March 25, 2006 Abbott (Tom) Gleason, a Watson Institute senior fellow and its former director for University relations and special projects, was feted during a conference titled "Place, Space, and Power in Modern Russian History," held on march 24 and 25 at the Watson Institute.
Gleason, who retired from Brown University in May 2005, is the Barnaby Conrad and Mary Critchfield Keeney Professor of History Emeritus. He is known as one of this country's premier historians of the former Soviet Union and modern Russia and an expert on totalitarianism. Three of his former students organized the event: Mark Bassin of University College London, Christopher Ely of Florida Atlantic University, and Melissa Stockdale of the University of Oklahoma.
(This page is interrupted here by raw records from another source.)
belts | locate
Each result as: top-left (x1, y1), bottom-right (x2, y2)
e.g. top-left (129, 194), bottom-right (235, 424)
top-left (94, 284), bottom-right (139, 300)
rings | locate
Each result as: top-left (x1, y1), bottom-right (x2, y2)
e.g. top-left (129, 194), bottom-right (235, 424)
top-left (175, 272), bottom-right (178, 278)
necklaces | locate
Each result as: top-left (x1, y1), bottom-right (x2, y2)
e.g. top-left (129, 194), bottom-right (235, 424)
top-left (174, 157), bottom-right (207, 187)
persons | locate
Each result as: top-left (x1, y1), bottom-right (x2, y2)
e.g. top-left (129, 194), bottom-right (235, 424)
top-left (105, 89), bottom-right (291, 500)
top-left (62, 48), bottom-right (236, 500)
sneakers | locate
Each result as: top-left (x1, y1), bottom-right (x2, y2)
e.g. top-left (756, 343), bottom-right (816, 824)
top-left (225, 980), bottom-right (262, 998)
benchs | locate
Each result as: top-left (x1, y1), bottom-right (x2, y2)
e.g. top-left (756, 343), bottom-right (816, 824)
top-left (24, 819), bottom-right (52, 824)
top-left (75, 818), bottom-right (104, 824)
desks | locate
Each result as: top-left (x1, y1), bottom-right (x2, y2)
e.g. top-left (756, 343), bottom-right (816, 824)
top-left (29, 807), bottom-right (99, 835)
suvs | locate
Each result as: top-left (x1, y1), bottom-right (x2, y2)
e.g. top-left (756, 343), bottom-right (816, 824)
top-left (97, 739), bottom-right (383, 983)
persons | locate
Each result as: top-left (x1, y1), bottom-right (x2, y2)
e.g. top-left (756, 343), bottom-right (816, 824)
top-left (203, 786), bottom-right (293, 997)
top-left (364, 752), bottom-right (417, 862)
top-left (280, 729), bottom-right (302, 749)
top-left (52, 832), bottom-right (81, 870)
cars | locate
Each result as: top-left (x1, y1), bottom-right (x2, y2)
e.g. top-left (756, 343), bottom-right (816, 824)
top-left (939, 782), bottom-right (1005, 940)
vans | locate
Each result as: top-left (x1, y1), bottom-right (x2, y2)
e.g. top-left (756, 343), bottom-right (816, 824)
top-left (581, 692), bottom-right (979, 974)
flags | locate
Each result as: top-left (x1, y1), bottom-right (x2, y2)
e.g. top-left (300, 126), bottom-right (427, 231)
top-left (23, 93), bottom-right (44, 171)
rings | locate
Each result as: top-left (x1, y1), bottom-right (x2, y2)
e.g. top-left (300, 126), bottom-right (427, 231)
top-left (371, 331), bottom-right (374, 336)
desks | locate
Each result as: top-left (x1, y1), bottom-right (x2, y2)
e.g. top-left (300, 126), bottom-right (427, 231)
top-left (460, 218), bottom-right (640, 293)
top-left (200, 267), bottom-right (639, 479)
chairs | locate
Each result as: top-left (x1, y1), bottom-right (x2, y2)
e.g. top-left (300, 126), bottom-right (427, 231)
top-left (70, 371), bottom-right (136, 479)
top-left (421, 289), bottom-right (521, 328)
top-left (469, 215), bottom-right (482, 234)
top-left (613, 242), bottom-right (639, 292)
Conference Schedule for March 24
Conference Shcedule for March 25
While organizing the event, Bassin, Ely, and Stockdale sought to construct a program that honored Gleason's major contributions to the field of Russian/Soviet history as well as his eclectic interests in art history and concepts of space. Thus, they devised the conference around the following themes:
- spaces of empire and homeland
- the city as locus of identity
- power and the spaces of culture
- the politics of circulation: roads and communication networks
- geographies and cartographies of nationhood
A Brown professor for over 30 years, Gleason is the former chair of the History Department and a former director of the Kennan Institute for Advanced Russian Studies at the Wilson Center, Washington, D.C. He is perhaps best known for his work Totalitarianism: The Inner History of the Cold War (1995). More recently, he co-edited with Martha Nussbaum Nineteen Eighty-Four: George Orwell and Our Future (2005) and Nikita Khrushchev, with Sergei Khrushchev and William Taubman (2000). And, he wrote articles on three Soviet modern artists of the 1920s for the Modern Encyclopedia of Russian and Soviet History, and an essay on Hannah Arendt and Communism for the Dizionario del Communismo. Currently, he is completing articles on the history of anti-Communism and on Totalitarianism for the same volume. Starting in the fall of 2004, he began to teach with Vladimir Golstein of Brown's Slavic Department a new course on the "History of Modern Russian Culture."